À qui profiterait la baisse d’impôt?

Profitant de sa majorité au Grand Conseil et de recettes fiscales exceptionnelles provenant du négoce international, la droite genevoise vient de voter, avec l’appui du MCG, une baisse d’impôt conséquente puisqu’elle portera sur un montant minimum de 434 millions.

Un enseignant manifeste contre la politique scolaire genevoise avec une banderole "mépris de(s) classe(s)"
Rassemblement des enseignant·es genevois·es, 29 février 2024

Basé sur les données de 2021, le montant de 434 millions de pertes fiscales est sous-estimé car les revenus imposables, notamment les hauts revenus, ont progressé depuis lors. La baisse fiscale sera de 11,4% à 5,4% et, en moyenne, de 8,7%. À noter que le Conseil d’État a encore réduit la baisse d’impôt initiale proposée par la droite sans que les conseillers d’État PS et Verts ne se désolidarisent du projet.

Contrairement à la baisse d’impôt de 12% introduite en 1999, celle-ci modifie directement le barème d’imposition de l’impôt cantonal de base, ce qui entraîne une diminution des recettes de l’impôt communal. Les communes perdront 108 millions sur les 434 millions dont 50 pour la seule Ville de Genève. La loi n’autorisant pas les communes à présenter des comptes déficitaires, les coupes dans les prestations, notamment en Ville de Genève, seront contraintes.

Aide à la classe moyenne?

Quels sont les impacts de ce projet de loi en fonction des revenus des contribuables?
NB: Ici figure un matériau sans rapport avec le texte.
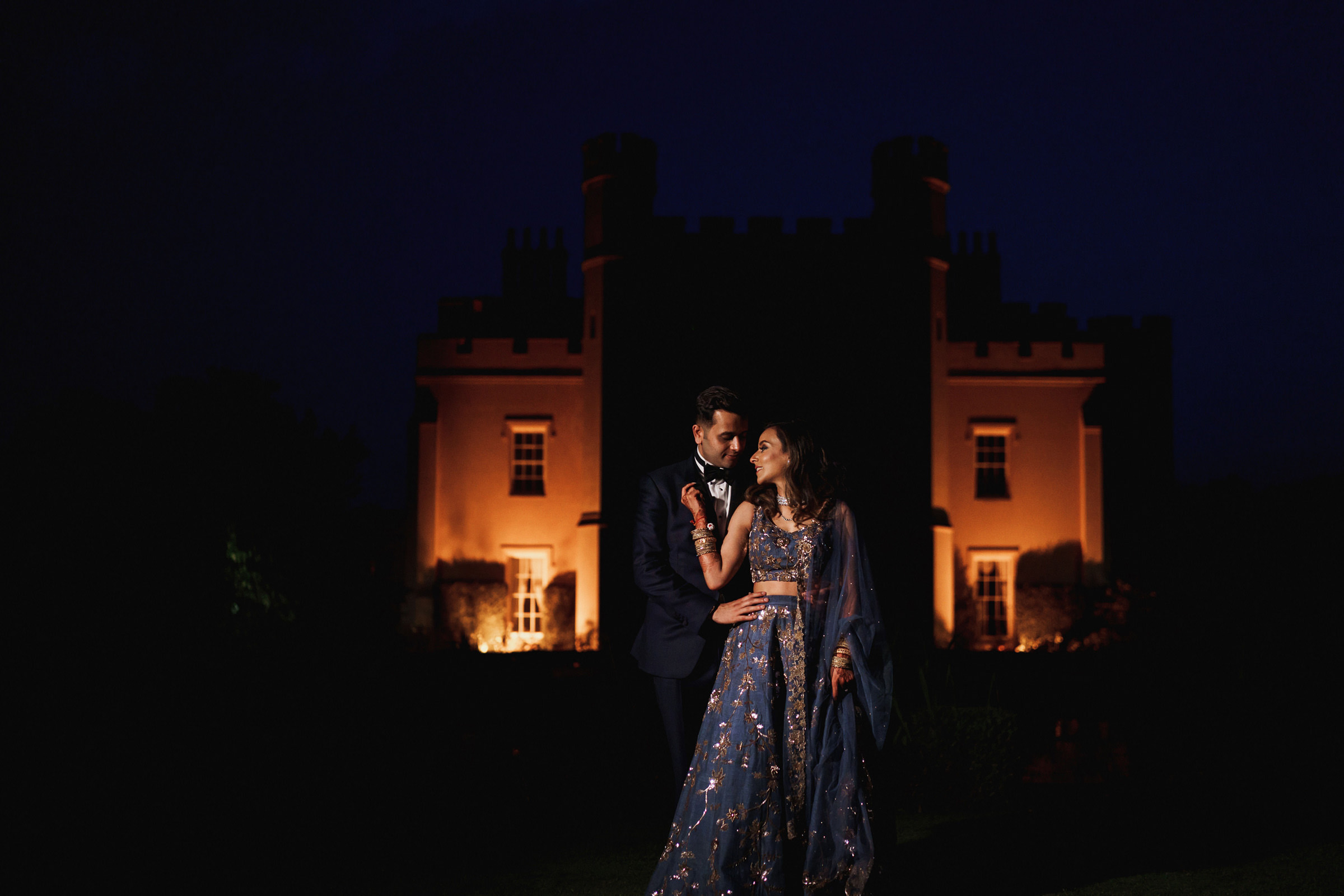 Indian couple at night against Ditton Manor Slough venue  - photo by F5 Photography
Tout d’abord, ceux qui ne sont soumis qu’à la taxe personnelle parce que leurs bas revenus ne sont pas imposables ne verront évidemment pas la couleur de cette générosité fiscale, alors que la droite présente ce projet comme un moyen de redonner du pouvoir d’achat à la population. 
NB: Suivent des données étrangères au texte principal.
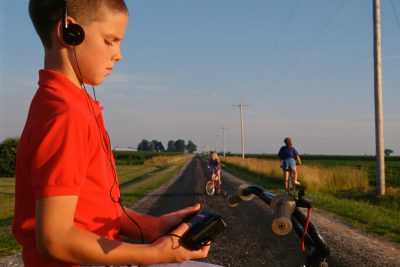 Photo: A boy listens to music on a portable tape player in rural Flatville, Illinois.
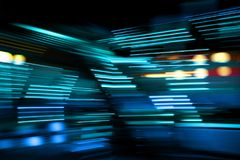 Blue color lights on the move. Blue and turquoise lights of urban city surrounding moving and blurred by motion royalty free stock photos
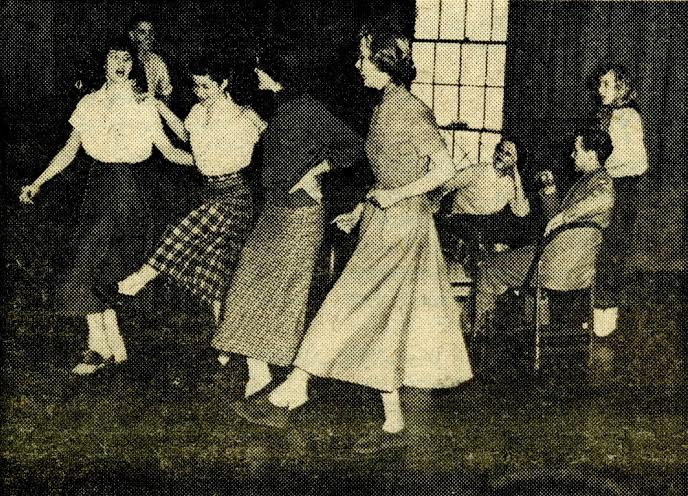 Four freshmen women practice dancing in preparation for the all-U follies, Photo courtesy of the George Washington University Archives.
Ensuite, bien que le taux de la baisse d’impôt diminue avec la progression des revenus imposables, l’effet en espèces sonnantes et trébuchantes est bien différent – voir le tableau ci-dessous.
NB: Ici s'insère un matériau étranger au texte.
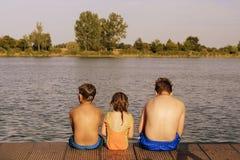 Παιδιά που κάθονται στην αποβάθρα Τρία παιδιά της διαφορετικής ηλικίας - αγόρι εφήβων, στοιχειώδες αγόρι ηλικίας και προσχολική σ Στοκ φωτογραφία με δικαίωμα ελεύθερης χρήσης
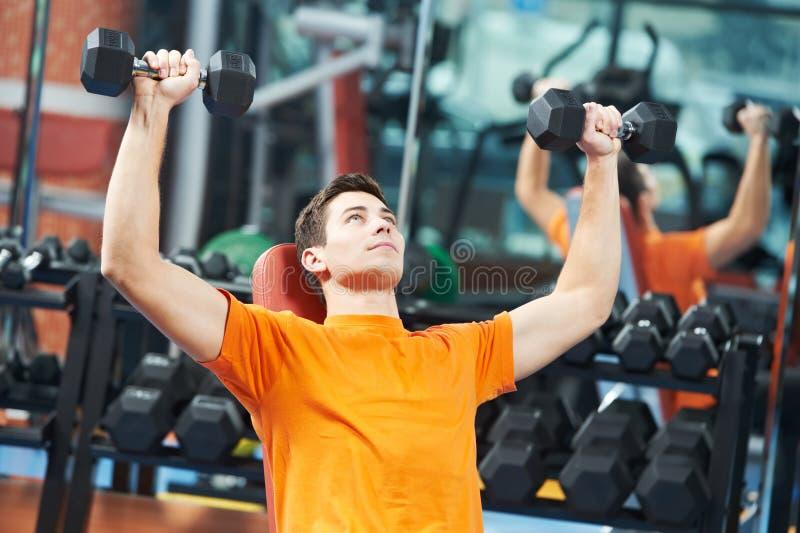 Uomo del culturista che fa gli esercizi del muscolo del bicipite immagine stock libera da diritti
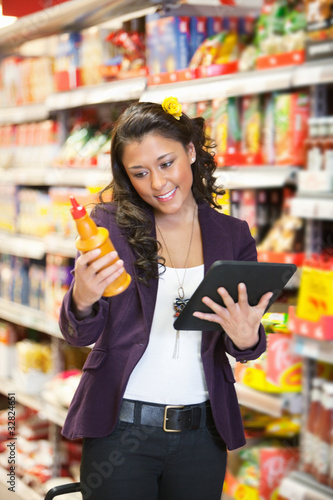 Woman looking at a product while holding digital tablet in shopp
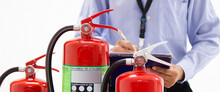 Fire Engineering Using Checklist To Inspection Checking Pressure Gauge Fire Extinguishers Tank In The Building Concepts Of Protection And Prevent For Emergency And Safety Rescue And Fire Training.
Un graphique représentant les différences de baisses d'impôts engendrés par la réforme de l'imposition à Genève
Quelques exemples de la baisse d’impôt moyenne en francs selon le revenu imposable et le statut marital, en ne tenant compte que de l’impôt cantonal.

Si les 12424 contribuables disposant d’un revenu imposable d’environ 3000 francs par mois «bénéficieront» d’une baisse d’impôt de 16 francs par mois, les 433 contribuables disposant d’un revenu imposable moyen de 167000 francs par mois empocheront 6365 francs par mois. Cette baisse d’impôt est ainsi un beau cadeau aux revenus les plus élevés pour lesquels les différentes composantes de la droite constituent leurs représentant·es politiques. Celle-ci présente néanmoins cette baisse d’impôt comme une aide à la «classe moyenne» dont elle a une vision très extensible. Il n’est pas venu à l’esprit de la droite qu’une défense des revenus pouvait passer prioritairement par une hausse des salaires et des rentes.

La tronçonneuse annoncée

L’argumentaire des partisan·nes de la baisse d’impôt prédit que ces montants dont bénéficieront les contribuables va stimuler l’économie et, par voie de conséquence, augmenter les recettes fiscales. C’est dire au canton: nous vous piquons 436 millions mais rassurez-vous, vous allez récupérer 20 millions! 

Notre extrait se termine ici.